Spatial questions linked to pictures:

┄┄┄┄┄┄┄┄┄┄

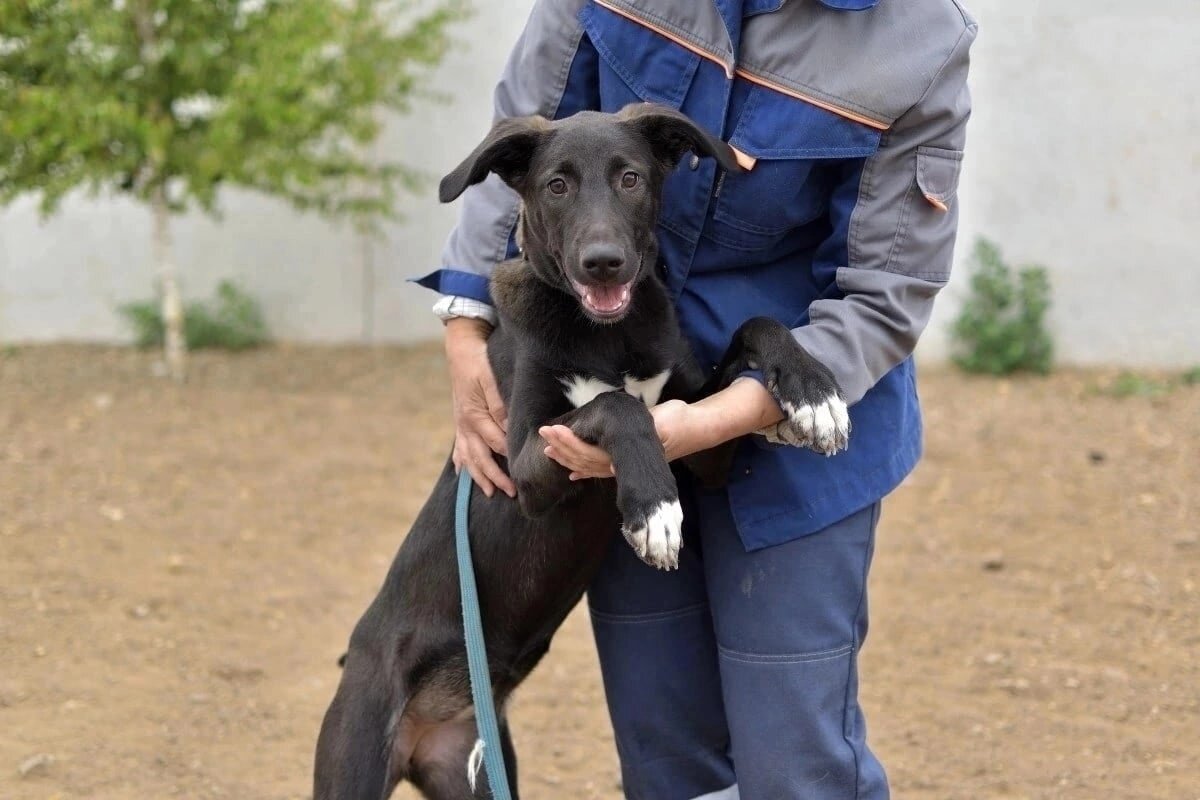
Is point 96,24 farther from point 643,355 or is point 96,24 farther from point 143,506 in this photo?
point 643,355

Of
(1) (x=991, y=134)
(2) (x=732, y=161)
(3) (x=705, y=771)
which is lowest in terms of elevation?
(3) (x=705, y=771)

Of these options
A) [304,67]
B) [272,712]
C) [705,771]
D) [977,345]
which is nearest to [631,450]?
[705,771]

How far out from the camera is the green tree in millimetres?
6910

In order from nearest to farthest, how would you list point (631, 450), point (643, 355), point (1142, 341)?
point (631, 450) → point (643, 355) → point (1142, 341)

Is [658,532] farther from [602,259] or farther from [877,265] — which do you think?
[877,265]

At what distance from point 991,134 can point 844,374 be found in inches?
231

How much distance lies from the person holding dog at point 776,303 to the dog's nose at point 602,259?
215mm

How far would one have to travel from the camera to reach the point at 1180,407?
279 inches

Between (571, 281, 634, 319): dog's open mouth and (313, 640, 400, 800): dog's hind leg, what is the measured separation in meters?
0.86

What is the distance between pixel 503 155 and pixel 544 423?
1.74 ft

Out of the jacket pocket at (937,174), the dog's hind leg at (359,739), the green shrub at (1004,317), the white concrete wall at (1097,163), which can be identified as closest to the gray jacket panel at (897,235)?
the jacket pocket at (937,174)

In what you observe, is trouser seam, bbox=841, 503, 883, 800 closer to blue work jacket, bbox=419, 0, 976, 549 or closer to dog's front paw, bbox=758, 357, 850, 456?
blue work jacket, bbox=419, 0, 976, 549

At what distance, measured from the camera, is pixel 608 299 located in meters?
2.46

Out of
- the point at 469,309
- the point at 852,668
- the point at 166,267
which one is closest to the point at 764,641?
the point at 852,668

┄┄┄┄┄┄┄┄┄┄

* Exercise goal *
Return every line of the listing above unchanged, leaving out the pictures.

* Expected output *
Is point 96,24 farther from point 643,355 or is point 96,24 farther from point 143,506 in this photo?
point 643,355

Of
(1) (x=991, y=134)
(2) (x=732, y=161)
(3) (x=705, y=771)
which is lowest in terms of elevation?
(3) (x=705, y=771)

Of these options
A) [304,67]
B) [272,712]
C) [705,771]
D) [977,345]
which is nearest to [631,450]?
[705,771]

How far out from the camera is the green tree in millimetres?
6910

In order from nearest to farthest, how would you list point (631, 450), point (643, 355), point (1142, 341)?
point (631, 450) → point (643, 355) → point (1142, 341)

Is [658,532] farther from [602,259] or farther from [877,265] — which do you think?
[877,265]

At what distance from point 991,134 can point 844,374 be found in inches?
231

How much distance lies from the person holding dog at point 776,303 to the dog's nose at point 602,259?
215mm

How far would one have to travel from the camera to reach the point at 1180,407?
279 inches

Between (571, 281, 634, 319): dog's open mouth and (313, 640, 400, 800): dog's hind leg, what is the measured separation in meters?
0.86

What is the distance between pixel 503 155 and pixel 544 423?
1.74 ft

Out of the jacket pocket at (937,174), the dog's hind leg at (359,739), the green shrub at (1004,317), the white concrete wall at (1097,163), which can be identified as closest to the gray jacket panel at (897,235)?
the jacket pocket at (937,174)

In what you observe, is trouser seam, bbox=841, 503, 883, 800 closer to blue work jacket, bbox=419, 0, 976, 549 or closer to dog's front paw, bbox=758, 357, 850, 456?
blue work jacket, bbox=419, 0, 976, 549

At what distance, measured from the camera, is pixel 608 299 located in meters?
2.46

Out of
- the point at 469,309
- the point at 852,668
- the point at 166,267
which one is closest to the point at 764,641?
the point at 852,668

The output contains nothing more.